======== Exercise input ========

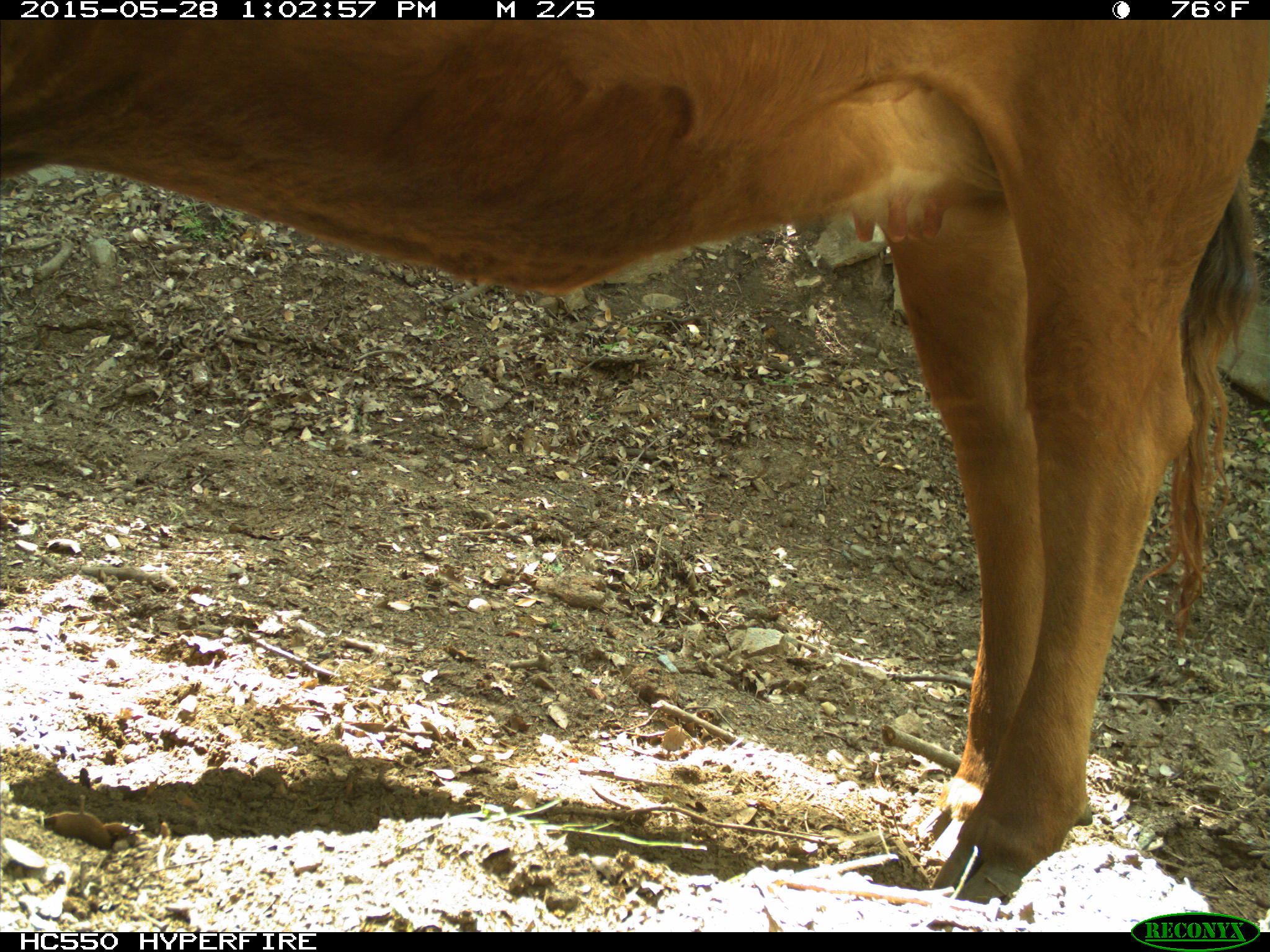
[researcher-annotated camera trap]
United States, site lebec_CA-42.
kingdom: Animalia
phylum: Chordata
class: Mammalia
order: Artiodactyla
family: Bovidae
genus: Bos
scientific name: Bos taurus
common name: domestic cow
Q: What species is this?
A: Bos taurus (domestic cow).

========

## What to do
Every record above needs to be repeated exactly; pictures are to be left out.

## Response area
[researcher-annotated camera trap]
United States, site lebec_CA-42.
kingdom: Animalia
phylum: Chordata
class: Mammalia
order: Artiodactyla
family: Bovidae
genus: Bos
scientific name: Bos taurus
common name: domestic cow
Q: What species is this?
A: Bos taurus (domestic cow).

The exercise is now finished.